** Material shown **
================================

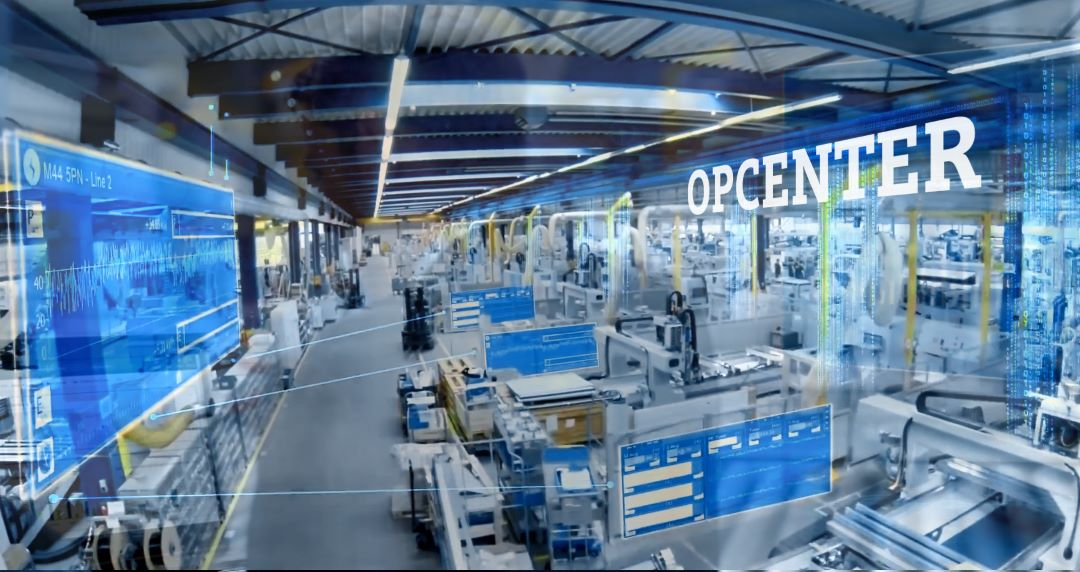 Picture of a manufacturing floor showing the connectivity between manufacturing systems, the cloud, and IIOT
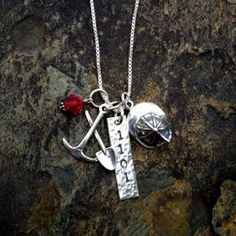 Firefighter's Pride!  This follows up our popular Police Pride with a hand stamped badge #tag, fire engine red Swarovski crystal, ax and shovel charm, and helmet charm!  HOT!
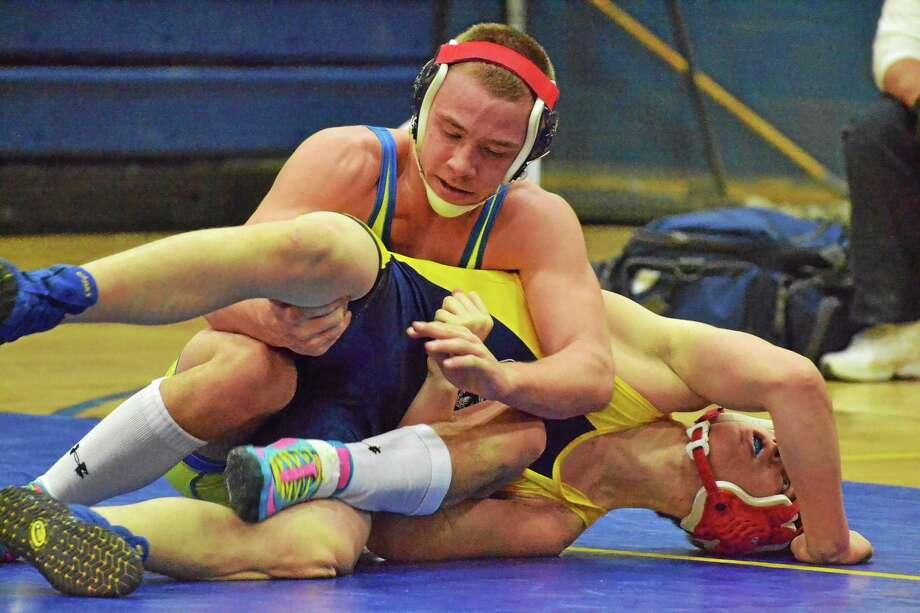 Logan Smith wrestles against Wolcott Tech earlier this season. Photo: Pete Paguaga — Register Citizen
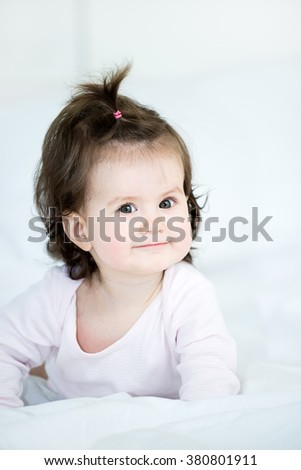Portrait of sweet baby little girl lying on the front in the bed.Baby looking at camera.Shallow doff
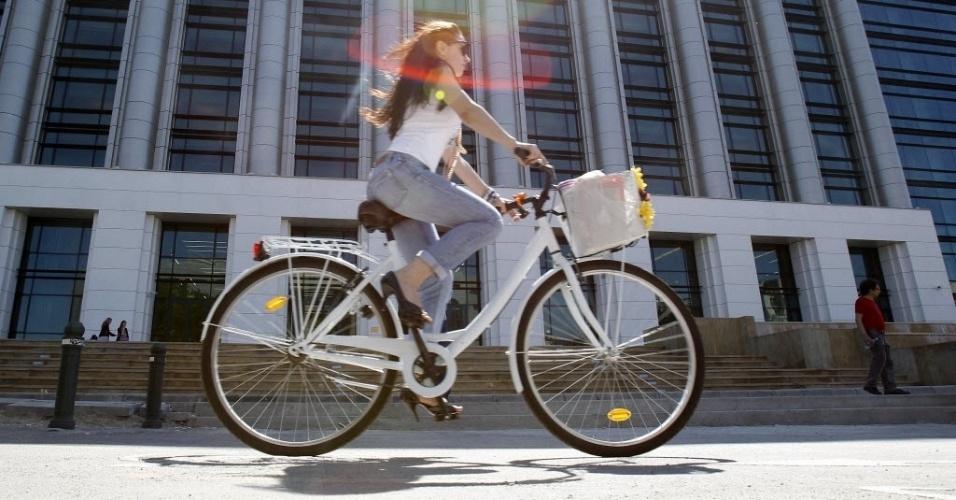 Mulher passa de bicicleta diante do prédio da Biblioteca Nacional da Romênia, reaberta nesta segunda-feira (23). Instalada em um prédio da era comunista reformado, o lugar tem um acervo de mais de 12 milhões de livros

================================

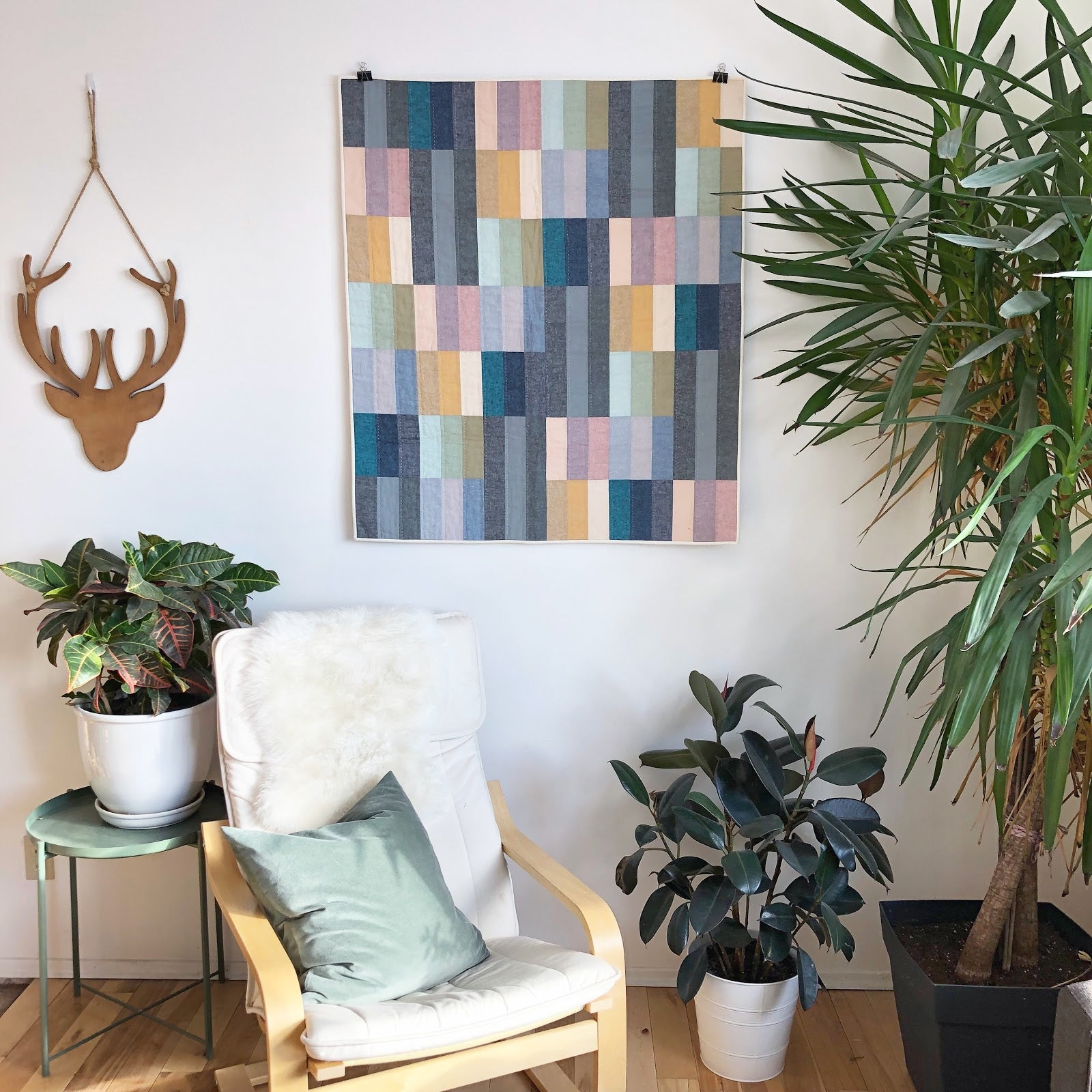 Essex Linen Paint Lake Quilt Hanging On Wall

================================

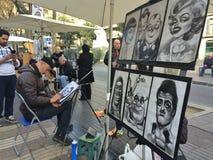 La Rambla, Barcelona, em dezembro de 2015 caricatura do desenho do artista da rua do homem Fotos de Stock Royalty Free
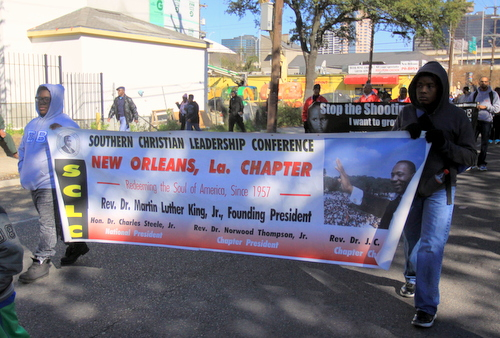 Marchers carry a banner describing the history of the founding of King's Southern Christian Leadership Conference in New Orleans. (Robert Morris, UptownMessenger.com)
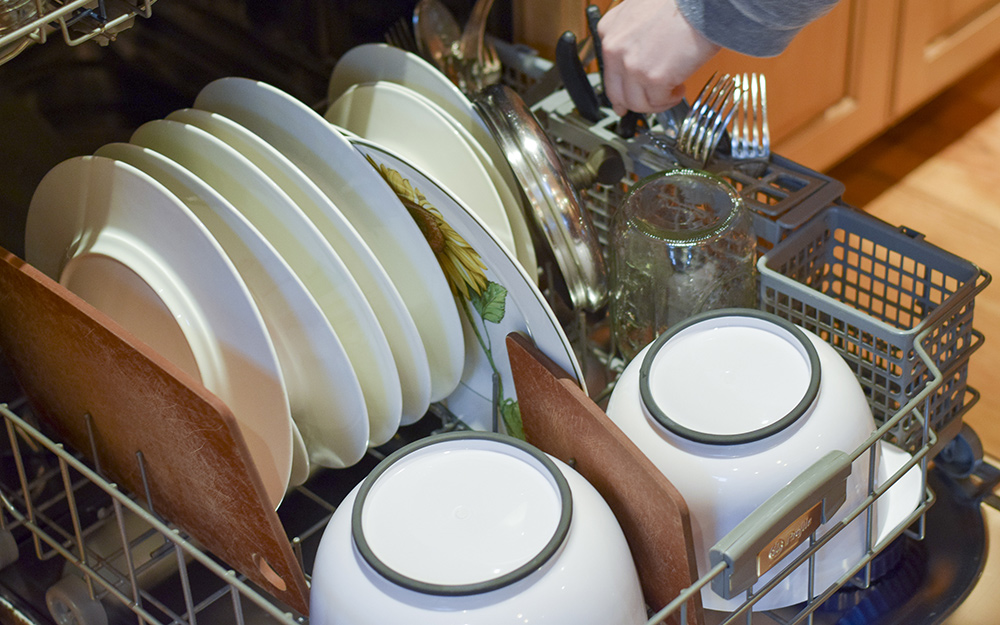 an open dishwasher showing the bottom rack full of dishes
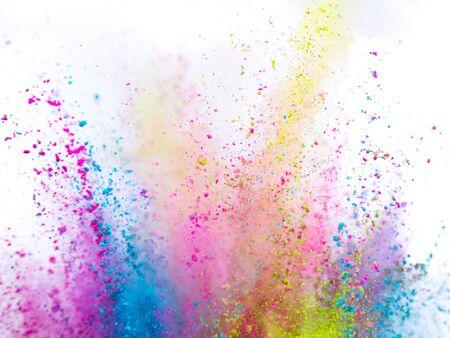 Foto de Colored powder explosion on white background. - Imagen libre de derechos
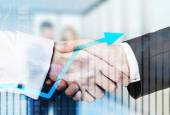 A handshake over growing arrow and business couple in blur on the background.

================================

** What you should do **
Above are the records; return the lines in them from the one with "Picture of a" to the one with "Mulher passa de", inclusive, exactly and without images.

** Task output **
 Picture of a manufacturing floor showing the connectivity between manufacturing systems, the cloud, and IIOT
 Firefighter's Pride!  This follows up our popular Police Pride with a hand stamped badge #tag, fire engine red Swarovski crystal, ax and shovel charm, and helmet charm!  HOT!
 Logan Smith wrestles against Wolcott Tech earlier this season. Photo: Pete Paguaga — Register Citizen
Portrait of sweet baby little girl lying on the front in the bed.Baby looking at camera.Shallow doff
 Mulher passa de bicicleta diante do prédio da Biblioteca Nacional da Romênia, reaberta nesta segunda-feira (23). Instalada em um prédio da era comunista reformado, o lugar tem um acervo de mais de 12 milhões de livros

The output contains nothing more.